What I realize most through the reading of this book is that like it or not, fair or not, there IS a difference between the extremely talented and those who are not so talented. While Vachier-Lagrave talks about all the hard work he has had to do in his life to achieve the success he has at the moment, he especially emphasises how impossible it is for him to sit eight hours a day, every day, to just study chess. When he does play, he is like a child having fun kicking a soccer ball. It is not work, it is passion. But he never takes it too far, because it is ultimately, also, his profession. In fact, he can go a few days without playing at all, between tournaments. To empty his mind and return with passion again.

But here, no doubt, lies the key to it all – and in contrast to my son’s relationship with chess: First, Vachier-Lagrave says he could never do without chess, that it keeps returning to hims; second, his natural talent is clearly of a massively high level, and his pleasure is rewarded with satisfaction if he works at it so he does not have to work more than he might want to.

But I also found, as I read this book – which, by the way, is extremely intelligently written, and shows a decent cultivation, which is not surprising for a chess player who also took a university degree in math – that the similarities between success in a chess career and success in, say, a racing car driver’s career, are many.

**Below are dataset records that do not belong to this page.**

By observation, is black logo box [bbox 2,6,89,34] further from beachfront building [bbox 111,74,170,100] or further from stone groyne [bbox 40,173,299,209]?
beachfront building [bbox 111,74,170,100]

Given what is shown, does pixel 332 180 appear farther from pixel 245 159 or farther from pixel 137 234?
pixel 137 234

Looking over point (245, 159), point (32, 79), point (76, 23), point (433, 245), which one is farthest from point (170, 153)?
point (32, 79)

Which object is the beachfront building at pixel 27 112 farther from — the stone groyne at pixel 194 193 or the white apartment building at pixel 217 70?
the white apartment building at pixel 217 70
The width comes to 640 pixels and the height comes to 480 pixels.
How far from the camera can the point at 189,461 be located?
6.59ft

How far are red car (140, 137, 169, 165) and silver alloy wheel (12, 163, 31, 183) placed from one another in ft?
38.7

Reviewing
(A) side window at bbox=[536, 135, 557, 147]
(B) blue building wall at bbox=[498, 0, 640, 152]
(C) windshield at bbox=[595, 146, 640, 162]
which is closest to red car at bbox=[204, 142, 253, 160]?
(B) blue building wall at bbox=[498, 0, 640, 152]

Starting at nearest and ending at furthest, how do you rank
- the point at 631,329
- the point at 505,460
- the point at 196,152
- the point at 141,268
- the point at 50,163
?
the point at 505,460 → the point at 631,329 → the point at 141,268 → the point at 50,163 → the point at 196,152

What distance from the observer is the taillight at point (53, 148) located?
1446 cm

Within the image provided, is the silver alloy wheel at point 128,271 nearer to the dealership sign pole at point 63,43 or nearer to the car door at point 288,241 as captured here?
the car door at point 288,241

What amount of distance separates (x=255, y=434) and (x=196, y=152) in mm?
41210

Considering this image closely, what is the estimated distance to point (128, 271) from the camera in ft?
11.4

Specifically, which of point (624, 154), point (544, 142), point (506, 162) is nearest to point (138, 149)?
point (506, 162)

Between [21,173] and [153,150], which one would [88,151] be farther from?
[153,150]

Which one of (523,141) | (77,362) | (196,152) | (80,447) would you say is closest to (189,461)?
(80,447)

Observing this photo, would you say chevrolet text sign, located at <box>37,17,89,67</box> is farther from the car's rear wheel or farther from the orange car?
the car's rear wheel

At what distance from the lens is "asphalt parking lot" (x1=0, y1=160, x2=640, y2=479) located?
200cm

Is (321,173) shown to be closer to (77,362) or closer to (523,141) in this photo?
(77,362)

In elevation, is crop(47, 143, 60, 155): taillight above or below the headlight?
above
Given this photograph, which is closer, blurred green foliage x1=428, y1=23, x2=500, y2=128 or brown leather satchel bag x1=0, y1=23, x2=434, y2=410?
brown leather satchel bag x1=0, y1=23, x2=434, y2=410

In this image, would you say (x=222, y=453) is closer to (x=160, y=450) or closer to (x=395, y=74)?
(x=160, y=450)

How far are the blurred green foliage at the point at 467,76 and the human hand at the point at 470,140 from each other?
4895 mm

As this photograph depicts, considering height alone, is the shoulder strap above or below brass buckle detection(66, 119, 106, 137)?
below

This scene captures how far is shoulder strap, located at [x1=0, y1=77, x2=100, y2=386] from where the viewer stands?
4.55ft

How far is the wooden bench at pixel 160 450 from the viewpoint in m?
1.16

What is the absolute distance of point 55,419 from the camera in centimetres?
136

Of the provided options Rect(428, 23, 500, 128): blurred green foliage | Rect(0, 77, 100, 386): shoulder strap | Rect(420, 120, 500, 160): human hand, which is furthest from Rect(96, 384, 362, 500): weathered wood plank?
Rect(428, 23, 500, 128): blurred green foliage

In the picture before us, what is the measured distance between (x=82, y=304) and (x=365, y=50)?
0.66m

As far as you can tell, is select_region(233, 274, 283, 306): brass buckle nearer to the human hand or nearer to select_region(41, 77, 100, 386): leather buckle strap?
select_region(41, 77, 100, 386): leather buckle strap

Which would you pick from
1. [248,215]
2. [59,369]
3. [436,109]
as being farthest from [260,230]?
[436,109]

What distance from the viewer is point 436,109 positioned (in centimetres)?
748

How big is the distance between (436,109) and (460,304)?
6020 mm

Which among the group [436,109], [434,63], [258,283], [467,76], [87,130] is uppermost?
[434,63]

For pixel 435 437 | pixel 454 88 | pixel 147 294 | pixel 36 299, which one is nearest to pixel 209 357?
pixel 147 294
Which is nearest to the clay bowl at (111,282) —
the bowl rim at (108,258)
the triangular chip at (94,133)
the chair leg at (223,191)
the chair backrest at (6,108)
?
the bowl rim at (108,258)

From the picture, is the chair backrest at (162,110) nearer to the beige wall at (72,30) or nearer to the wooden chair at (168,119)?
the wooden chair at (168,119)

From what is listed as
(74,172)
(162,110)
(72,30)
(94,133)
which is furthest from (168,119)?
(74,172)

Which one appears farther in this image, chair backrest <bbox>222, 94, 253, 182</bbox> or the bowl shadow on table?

I thought often of the memoir, “Aussie Grit,” of Mark Webber, the Formula One driver, as I read this book, because Webber emphasises over and over again the need to go to the absolute limit in order to reach the highest level. Many drivers have talent, but only those who make all the right moves and never give up, arrive at the pinnacle.

There are many talented chess players in the world, but despite Vachier-Lagrave trying to look “normal,” what sets him apart is his exceptional ability to roll with the punches, believe in himself, and to continue that steady rise up the ladder in pursuit of the dream of his childhood to be world champion. This is no doubt due to his exceptional lucidity about how to deal with life’s potential obstacles.

“The pages of the history books are full of these great young hopes who remained great young hopes and never managed to “make it,”” he writes. “Everything is a question of talent, work and desire, but not even those things are enough sometimes. Bad luck and the unpredictable circumstances of life can destroy progress forever, and put to an end a career that looked brilliant before it even started.”